Pharma in future is probably going to be a much more recession proof and more and more generic drugs companies are doing better due to many patents are expiring or already expired. It is a competitive business but yet there are monies to be made for many companies. YSP is not a fantastic company, there aren't any with regards to pharma in Malaysia. Why? Pretty much dominated by the big brands globally. With the current price though, it is still a buyable company, pretty much like Wellcall. You would have noticed that a small portion of my portfolio is meant for dividends stocks. Wellcall is one, so is Jobstreet but with the rise, it's Dividend Yield is moving further from the 4% to 5% threshold. For a small portfolio like this I couldn't be bothered with holding cash like what most fund managers are doing i.e. holding some 20% to 30% cash. This is unless the market is grossly overvalued and I am not good at timing the market, so why bother?

Anyway, I am not going to be taking too much of a risk but I am spreading my risk a bit as Wellcall seems to be tapering off in terms of performance, although still providing good dividends. Hence, I am selling half of my Wellcall and move to another which similarly provides good dividend - proposed to be 6.5% this year.

Any wonder why Taiwanese companies some of them provide good dividends? This is your food for thought.


Unknown said...

Hi Felicity,

Recently there are a lot of property boom up amazingly. But there is a penny property stock L&G is just being stagnant.
Would you mind to take a look on it. Especially it has just proposed a iculs proposal. Which I think it is benefit to shareholders a lot. But don't know why not appreciate by most public retailer.

Unknown said...

Regarding why taiwaness company always pay out high ratio of dividend, I think it is because its mother company need money.But actually YSP company is always just paying out 6 sen every years....

P said...

Why didn't you choose Apex instead of YSP as Apex has good ROE compare with YSP ?

felicity said...

Apex is great, but more expensive as well.

K C said...

There appears to be a couple of concerns for YSP:

1) It has poor operating numbers with ROE of 6-7% for the last two years. This is way below the required return of equity shareholders. ROIC is not great either at 8.1%. With this type of ROIC, any growth will not add value to the company.

2) It does not have any positive free cash flows for the last two years. So even the dividend given is either from borrowing or from investors own extra money put in via right issues in 2011.
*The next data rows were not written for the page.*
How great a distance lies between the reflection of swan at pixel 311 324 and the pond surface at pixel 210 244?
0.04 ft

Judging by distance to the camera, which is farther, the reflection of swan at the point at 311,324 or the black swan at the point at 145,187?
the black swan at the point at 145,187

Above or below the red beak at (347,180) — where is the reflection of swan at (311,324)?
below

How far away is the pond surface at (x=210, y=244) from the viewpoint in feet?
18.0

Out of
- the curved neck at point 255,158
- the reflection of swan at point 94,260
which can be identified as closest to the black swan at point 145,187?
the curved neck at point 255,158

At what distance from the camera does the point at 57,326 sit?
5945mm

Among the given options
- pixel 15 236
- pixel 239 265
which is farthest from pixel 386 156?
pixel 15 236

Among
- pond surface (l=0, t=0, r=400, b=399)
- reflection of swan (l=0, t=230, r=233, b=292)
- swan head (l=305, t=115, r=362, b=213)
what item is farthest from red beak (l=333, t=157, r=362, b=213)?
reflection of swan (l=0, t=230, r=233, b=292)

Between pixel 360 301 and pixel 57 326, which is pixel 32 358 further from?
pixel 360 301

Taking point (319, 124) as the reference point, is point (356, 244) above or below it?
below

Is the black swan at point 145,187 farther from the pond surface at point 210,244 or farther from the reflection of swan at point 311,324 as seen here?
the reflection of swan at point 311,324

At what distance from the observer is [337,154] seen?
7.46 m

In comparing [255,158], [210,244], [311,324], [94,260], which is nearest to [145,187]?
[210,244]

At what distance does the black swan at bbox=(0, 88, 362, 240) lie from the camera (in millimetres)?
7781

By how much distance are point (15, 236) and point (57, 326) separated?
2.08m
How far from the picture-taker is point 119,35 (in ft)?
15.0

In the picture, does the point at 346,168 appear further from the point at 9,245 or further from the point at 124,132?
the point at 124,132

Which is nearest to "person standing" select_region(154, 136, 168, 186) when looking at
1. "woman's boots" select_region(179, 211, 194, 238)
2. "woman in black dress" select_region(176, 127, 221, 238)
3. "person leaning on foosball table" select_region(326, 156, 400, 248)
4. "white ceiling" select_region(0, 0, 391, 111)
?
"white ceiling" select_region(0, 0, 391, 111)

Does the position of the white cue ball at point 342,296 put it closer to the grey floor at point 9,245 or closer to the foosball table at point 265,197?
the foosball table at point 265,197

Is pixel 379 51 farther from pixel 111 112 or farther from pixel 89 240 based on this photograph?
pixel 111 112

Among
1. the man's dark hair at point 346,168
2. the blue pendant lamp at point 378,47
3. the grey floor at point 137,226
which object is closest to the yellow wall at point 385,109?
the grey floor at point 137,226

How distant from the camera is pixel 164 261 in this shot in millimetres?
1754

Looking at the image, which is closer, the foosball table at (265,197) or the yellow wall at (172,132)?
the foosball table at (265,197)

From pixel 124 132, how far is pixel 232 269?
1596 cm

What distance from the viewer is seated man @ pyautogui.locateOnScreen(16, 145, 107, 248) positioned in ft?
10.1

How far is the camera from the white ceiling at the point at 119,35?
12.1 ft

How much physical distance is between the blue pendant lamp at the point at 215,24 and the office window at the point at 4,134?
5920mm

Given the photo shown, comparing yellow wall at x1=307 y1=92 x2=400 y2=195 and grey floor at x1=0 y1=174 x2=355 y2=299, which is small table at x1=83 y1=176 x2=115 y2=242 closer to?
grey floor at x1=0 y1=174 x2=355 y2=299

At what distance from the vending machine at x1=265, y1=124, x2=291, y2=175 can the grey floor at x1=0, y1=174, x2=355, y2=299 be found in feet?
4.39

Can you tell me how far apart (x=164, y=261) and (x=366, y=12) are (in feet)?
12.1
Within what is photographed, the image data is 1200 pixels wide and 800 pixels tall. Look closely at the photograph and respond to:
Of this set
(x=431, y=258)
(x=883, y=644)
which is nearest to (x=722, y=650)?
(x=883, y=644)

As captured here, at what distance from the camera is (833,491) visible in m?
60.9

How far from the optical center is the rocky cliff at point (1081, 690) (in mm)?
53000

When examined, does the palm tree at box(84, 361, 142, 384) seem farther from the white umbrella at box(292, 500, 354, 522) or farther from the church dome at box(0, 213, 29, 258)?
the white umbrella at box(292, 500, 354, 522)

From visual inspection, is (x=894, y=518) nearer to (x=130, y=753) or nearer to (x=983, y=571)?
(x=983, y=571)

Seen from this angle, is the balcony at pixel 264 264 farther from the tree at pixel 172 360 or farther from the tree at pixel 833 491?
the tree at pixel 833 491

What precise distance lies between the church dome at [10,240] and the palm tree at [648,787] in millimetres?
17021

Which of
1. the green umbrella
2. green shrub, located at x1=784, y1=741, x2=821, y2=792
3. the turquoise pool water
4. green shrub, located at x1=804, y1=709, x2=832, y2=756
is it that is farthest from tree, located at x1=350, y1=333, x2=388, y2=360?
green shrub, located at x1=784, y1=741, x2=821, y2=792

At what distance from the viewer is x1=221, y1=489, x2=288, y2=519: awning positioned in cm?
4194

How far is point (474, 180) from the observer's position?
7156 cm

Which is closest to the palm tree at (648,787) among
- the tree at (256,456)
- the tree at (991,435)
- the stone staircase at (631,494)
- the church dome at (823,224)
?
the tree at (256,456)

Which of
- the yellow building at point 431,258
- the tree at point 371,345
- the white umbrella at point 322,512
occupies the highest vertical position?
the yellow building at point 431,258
Hence I would not be able to classified YSP as a great company with these type of numbers.

However, a poor company can be a great investment, if the price is right. But with a PE of 12, it is hardly cheap. More so if you think it is not a great company.

felicity said...

It is not great, but I would want to look for some dividend stock which consistently pays more than 5% as part of the portfolio. I know some would ask me to look at REITS, perhaps but I like business better.

I think if you look at the article I write, I was concentrating on the return. For a PE of about 11-12x, it is good. hard to find a consistent company and sector I am confortable with at below 10x. I know some may highlight one or another company, please do.

felicity said...

Also I think its hard to put a rule on ROE. If that is the case, then distribution, supermarket businesses would probably fail that rule.

Black Ink said...

If you're just looking for DY, dividend capture game, and nothing else, why not invest in Formosa Prosonic (another Taiwanese outfit) or/and Classic Scenic. Both have a solid dividend track record.

felicity said...

Thanks. I did have a look a both Classic Scenic and Formosa. Like both companies consistency and strength.
Just uncomfortable with the indutry that Formosa is in. As for Classic Scenic, I would regard it as in furniture based industry although it has a niche.
Firstly, I have already invested into latitude, do not want to be over exposed to this industry. Have noticed of 2 very low PE companies in the industry i.e. in Latitude and Lii Hen. probably due to the volatility as compared to Classic.